> [INSTRUCTIONS FOR THE TASK]
Present the material below as a Markdown table with columns Row and Line, starting at the line that contains "Of the items" and ending at the line that contains "5.98 meters". Leave out blank lines.

> [MATERIAL SUPPLIED]
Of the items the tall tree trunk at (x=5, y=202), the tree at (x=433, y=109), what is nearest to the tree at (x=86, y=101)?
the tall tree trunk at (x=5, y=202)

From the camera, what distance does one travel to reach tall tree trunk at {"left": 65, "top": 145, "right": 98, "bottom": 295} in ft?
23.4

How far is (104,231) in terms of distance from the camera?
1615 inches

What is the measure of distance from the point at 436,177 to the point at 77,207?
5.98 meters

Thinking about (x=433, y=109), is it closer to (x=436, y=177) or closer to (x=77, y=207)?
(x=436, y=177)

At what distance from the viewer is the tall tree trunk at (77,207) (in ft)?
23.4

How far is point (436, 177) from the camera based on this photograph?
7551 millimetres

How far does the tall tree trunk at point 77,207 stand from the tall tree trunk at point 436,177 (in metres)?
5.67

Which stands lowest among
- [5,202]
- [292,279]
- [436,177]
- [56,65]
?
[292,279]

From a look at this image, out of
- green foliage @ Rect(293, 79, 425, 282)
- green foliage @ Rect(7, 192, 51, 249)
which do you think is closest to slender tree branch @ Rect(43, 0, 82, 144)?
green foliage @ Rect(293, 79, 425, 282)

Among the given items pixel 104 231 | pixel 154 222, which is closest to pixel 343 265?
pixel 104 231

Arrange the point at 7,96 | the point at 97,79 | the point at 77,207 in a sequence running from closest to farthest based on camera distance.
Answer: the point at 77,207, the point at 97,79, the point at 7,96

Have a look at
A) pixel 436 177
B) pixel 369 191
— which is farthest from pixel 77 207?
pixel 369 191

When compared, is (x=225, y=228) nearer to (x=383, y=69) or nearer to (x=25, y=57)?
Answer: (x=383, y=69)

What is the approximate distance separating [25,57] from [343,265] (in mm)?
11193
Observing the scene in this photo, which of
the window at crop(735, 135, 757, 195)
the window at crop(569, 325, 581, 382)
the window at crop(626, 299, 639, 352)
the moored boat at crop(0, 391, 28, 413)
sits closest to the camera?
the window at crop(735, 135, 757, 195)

* * *

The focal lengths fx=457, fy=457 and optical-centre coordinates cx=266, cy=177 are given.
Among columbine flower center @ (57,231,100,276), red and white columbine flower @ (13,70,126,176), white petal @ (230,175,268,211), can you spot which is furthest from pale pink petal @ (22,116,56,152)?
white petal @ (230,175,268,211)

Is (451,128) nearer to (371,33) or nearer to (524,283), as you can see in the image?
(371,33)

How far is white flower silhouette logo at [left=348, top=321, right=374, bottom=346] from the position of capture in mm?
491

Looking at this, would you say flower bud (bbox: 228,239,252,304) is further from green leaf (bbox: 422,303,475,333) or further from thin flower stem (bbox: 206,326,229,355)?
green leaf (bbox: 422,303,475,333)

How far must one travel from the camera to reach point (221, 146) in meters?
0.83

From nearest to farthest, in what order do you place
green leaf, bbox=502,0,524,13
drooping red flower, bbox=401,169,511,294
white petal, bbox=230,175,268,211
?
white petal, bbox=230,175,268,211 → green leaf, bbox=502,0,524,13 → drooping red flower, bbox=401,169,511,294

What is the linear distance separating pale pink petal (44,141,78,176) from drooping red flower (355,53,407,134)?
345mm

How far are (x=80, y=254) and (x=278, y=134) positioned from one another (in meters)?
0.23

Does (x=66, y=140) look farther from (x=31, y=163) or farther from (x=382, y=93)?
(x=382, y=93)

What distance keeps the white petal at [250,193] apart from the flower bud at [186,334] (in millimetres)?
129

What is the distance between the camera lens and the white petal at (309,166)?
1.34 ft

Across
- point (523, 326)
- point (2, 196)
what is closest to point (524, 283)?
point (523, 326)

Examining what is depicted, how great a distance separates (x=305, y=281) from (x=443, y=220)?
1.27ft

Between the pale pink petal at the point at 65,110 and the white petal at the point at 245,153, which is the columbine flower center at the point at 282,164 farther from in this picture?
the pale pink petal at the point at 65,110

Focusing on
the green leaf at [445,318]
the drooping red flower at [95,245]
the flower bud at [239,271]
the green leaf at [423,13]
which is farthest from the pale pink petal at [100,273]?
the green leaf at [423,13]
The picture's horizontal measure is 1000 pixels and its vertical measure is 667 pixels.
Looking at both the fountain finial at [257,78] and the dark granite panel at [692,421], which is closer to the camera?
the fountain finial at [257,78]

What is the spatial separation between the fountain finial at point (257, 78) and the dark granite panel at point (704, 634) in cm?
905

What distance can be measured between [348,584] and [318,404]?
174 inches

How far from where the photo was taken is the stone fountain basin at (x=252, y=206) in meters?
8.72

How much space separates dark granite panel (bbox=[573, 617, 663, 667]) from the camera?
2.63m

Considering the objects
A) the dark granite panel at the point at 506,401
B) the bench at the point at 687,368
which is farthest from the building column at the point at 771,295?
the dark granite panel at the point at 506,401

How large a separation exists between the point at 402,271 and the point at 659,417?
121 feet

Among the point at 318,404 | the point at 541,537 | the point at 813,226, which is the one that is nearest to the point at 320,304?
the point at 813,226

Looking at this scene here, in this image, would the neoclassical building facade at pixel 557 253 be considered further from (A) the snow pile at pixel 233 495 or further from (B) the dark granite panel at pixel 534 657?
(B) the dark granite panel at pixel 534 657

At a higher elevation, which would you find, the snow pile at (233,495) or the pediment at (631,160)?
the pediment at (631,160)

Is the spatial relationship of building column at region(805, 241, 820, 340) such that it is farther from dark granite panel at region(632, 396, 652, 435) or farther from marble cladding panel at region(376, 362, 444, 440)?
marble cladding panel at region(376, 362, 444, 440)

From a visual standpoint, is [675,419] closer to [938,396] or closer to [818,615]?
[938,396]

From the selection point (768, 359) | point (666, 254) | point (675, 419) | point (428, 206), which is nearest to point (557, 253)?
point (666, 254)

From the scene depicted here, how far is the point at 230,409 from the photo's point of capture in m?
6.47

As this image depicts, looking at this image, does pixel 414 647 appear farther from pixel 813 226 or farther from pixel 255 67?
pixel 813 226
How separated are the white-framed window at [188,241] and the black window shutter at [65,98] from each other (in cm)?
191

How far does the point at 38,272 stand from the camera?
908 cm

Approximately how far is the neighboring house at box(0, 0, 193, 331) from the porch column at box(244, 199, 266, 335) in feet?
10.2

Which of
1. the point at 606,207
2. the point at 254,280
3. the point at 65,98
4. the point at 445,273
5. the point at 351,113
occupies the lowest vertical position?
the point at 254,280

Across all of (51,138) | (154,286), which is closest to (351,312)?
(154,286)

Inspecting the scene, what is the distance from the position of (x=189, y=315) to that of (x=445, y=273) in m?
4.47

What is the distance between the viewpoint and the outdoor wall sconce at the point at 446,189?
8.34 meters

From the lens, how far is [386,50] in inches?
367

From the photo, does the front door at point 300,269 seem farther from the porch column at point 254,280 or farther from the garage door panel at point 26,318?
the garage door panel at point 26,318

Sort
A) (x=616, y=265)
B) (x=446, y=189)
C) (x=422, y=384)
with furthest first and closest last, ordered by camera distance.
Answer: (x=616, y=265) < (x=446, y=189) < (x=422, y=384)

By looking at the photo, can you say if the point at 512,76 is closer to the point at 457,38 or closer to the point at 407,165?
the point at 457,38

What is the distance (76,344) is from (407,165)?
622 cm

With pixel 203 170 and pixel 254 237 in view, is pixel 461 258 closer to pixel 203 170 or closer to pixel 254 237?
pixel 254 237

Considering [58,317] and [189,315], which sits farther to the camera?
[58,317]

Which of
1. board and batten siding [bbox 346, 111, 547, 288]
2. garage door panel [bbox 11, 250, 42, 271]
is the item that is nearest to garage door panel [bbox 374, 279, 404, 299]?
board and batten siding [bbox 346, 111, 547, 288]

* * *

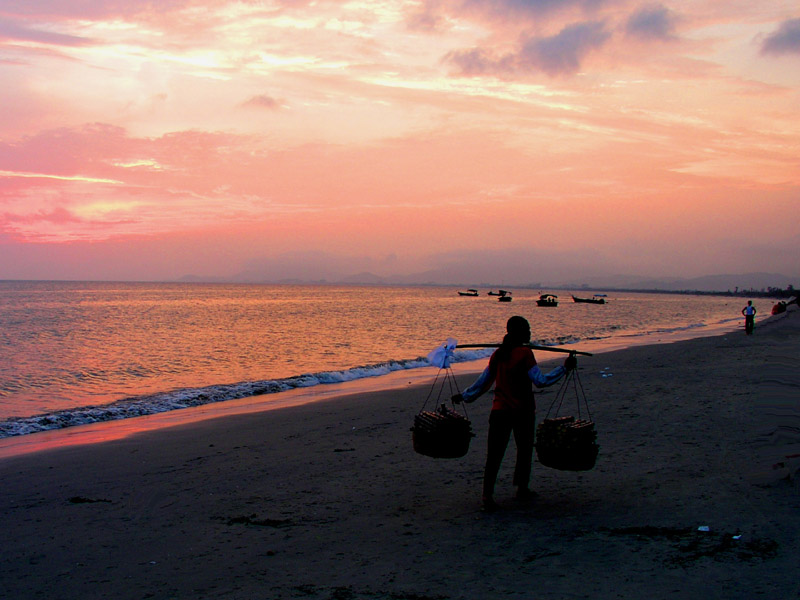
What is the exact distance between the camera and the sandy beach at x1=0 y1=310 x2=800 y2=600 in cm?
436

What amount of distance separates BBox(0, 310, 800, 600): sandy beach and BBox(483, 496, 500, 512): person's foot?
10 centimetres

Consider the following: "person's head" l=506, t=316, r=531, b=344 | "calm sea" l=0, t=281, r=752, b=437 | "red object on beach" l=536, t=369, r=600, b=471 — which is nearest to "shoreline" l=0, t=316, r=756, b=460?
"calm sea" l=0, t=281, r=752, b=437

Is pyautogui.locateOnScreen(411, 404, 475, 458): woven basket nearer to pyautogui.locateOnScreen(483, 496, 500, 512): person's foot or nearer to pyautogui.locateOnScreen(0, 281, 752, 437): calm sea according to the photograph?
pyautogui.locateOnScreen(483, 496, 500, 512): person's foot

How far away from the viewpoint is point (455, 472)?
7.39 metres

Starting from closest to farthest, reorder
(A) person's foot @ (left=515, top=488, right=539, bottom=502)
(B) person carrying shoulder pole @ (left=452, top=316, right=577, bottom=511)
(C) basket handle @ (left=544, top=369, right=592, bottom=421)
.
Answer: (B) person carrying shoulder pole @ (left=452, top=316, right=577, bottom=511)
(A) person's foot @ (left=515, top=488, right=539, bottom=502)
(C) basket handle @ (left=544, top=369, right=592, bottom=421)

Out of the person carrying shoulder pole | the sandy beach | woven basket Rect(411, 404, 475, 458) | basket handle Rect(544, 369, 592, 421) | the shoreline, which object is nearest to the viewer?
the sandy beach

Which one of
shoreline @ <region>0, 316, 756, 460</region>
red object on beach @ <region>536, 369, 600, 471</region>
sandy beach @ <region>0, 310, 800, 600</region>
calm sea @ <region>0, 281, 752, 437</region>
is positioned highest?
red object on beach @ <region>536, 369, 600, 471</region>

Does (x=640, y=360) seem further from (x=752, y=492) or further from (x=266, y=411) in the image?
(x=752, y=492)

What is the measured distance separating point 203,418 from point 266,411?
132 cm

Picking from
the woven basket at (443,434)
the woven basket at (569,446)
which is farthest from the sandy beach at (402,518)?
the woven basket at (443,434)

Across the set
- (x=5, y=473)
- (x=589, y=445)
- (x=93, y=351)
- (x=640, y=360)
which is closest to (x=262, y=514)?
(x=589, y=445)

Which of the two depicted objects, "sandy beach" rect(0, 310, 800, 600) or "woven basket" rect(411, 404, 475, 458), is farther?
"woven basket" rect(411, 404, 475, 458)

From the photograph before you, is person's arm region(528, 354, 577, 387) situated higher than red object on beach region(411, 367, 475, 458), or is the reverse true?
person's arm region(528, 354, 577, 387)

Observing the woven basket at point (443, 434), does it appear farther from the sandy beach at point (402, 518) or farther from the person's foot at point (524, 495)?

> [SOLUTION FOR THIS TASK]
| Row | Line |
|---|---|
| 1 | Of the items the tall tree trunk at (x=5, y=202), the tree at (x=433, y=109), what is nearest to the tree at (x=86, y=101)? |
| 2 | the tall tree trunk at (x=5, y=202) |
| 3 | From the camera, what distance does one travel to reach tall tree trunk at {"left": 65, "top": 145, "right": 98, "bottom": 295} in ft? |
| 4 | 23.4 |
| 5 | How far is (104,231) in terms of distance from the camera? |
| 6 | 1615 inches |
| 7 | What is the measure of distance from the point at 436,177 to the point at 77,207? |
| 8 | 5.98 meters |